Information provided START

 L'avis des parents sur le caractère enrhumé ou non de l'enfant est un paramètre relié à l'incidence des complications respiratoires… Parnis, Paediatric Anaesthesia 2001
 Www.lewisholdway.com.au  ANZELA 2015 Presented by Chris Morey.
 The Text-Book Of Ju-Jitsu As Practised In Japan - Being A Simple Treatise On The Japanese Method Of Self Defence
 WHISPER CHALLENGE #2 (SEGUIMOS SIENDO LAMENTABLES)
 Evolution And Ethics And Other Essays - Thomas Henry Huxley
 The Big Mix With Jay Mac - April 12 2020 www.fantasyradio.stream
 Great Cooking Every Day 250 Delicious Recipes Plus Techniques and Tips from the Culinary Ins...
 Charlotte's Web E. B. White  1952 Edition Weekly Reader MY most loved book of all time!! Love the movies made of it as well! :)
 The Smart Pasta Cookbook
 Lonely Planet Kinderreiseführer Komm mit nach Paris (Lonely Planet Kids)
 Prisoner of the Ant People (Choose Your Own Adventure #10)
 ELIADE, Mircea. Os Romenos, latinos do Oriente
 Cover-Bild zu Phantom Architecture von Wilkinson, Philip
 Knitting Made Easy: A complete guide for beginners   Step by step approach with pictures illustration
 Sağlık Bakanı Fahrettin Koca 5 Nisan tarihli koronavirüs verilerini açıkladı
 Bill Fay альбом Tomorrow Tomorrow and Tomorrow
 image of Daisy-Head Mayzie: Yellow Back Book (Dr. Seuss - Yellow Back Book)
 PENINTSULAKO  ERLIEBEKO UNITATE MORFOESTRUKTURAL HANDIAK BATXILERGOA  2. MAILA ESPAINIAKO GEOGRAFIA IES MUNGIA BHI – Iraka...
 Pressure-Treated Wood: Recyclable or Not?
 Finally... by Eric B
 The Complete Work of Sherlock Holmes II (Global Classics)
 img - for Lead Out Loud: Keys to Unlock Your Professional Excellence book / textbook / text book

Information provided END

• Problem description:
How many lines of the listing above carry the string "Your"? Report that number with no other text.

• Task result:
2